Verner Panton était le pape du design des années 60. Il n’a cessé d’être d’actualité grâce à sa Panton Chair, cette ligne sinueuse représentant parfaitement le corps humain assis, et devenue à juste titre, un chef-d’œuvre du design du XXe siècle. Avec lui, le plastique était souverain. Consécration royale à Londres en attendant l’exposition du Vitra Museum.

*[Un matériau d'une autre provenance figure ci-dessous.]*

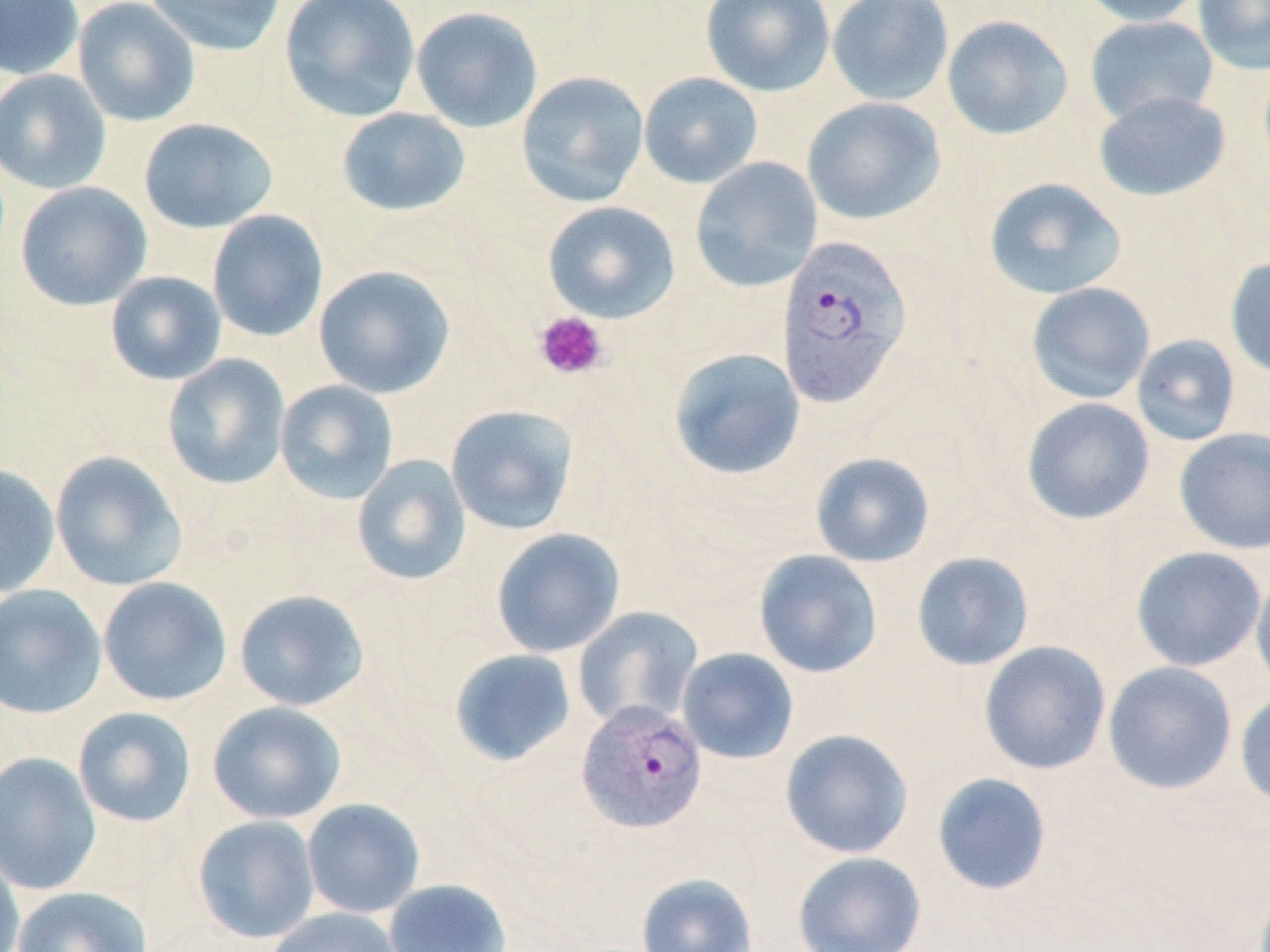
Summary:
  - Coordinate format: approximate bounding boxes as (x1, y1, x2, y2) in pixels
  - Platelet locations: (534, 311, 609, 380)
  - Uninfected red blood cell locations: (0, 0, 85, 81), (73, 0, 200, 127), (143, 0, 287, 57), (279, 0, 422, 123), (700, 0, 835, 97), (827, 0, 954, 107), (1078, 0, 1206, 27), (1192, 0, 1270, 75), (410, 6, 544, 133), (941, 15, 1074, 140), (1084, 15, 1219, 126), (0, 69, 112, 194), (516, 71, 649, 207), (638, 72, 764, 189), (1093, 91, 1232, 202), (801, 97, 946, 225), (336, 107, 471, 217), (138, 117, 279, 234), (690, 156, 824, 293), (984, 177, 1127, 300), (15, 181, 152, 311), (542, 201, 680, 323), (207, 210, 329, 342), (1225, 256, 1270, 380), (313, 265, 456, 398), (105, 271, 227, 386), (1026, 282, 1156, 404), (1131, 334, 1241, 447), (666, 347, 806, 481), (161, 354, 291, 491), (275, 379, 399, 505), (1021, 397, 1155, 525), (445, 404, 579, 535), (1173, 428, 1270, 554), (49, 451, 188, 592), (810, 452, 935, 568), (352, 454, 471, 586), (0, 463, 61, 598), (491, 528, 626, 658), (1130, 546, 1268, 672), (753, 549, 883, 678), (911, 551, 1034, 671), (1250, 569, 1270, 694), (97, 577, 233, 706), (0, 583, 108, 720), (233, 589, 370, 712), (572, 606, 704, 731), (978, 641, 1112, 775), (676, 647, 799, 764), (449, 648, 577, 767), (1102, 661, 1238, 794), (1235, 690, 1270, 811), (206, 701, 347, 825), (72, 706, 197, 828), (780, 728, 913, 859), (0, 751, 102, 896), (931, 772, 1052, 895), (301, 798, 425, 919), (192, 815, 321, 944), (0, 846, 25, 952), (792, 851, 927, 952), (636, 872, 758, 952), (383, 878, 512, 952), (11, 886, 153, 952), (263, 907, 405, 952)
  - Plasmodium vivax-infected red blood cell locations: (775, 235, 915, 409), (576, 700, 708, 834)
  - Slide-level diagnosis: Plasmodium vivax
  - Image size: 1270×952 pixels
  - Modality: light microscopy
  - Preparation: thin blood smear
  - Stain: May-Grünwald-Giemsa
  - Field of view: one of a larger specimen
  - Magnification: 1000x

Le Danois Verner Panton est célébré cet automne au Design Museum de Londres, puis début 2000 chez Vitra, là où l’on avait mis au point la dernière version de son siège révolutionnaire. Avant de disparaître à l’âge de 72 ans en septembre 1998, Panton avait lui-même réglé la mise en scène de cette étonnante exposition qu’il avait intitulée « Lumière et couleur », une succession de tableaux vivants comme des natures mortes d’intérieurs, de « boîtes à vivre ». Il avait tout imaginé dans ces environnements, sols, parois, plafonds, mobiliers, objets, éclairages, tissus, moquettes, le tout haut en couleurs. Couleurs pures, puissantes, saturées, se combinant à l’infini. Verner Panton détestait le blanc. Il disait en riant qu’il fallait même l’interdire. Qu’il était synonyme d’ennui, de paresse et de facilité. Qu’on ne l’employait que parce qu’on ne savait pas quoi faire d’autre ! Verner Panton était tout sauf rassurant. Il prônait l’irrévérence, l’excès, l’émotion, la fantaisie, la gaieté. Avec cependant une grande rigueur, car il était un grand technicien et un penseur original. Il bannissait la simplicité, le bon goût, préférait le trop plein au vide, évitait la symétrie et l’équilibre. On a dit de lui qu’il était un baroque moderne, un romantique, un expressionniste. Il était surtout l’exemple le plus parfait de ce que fut la culture Pop.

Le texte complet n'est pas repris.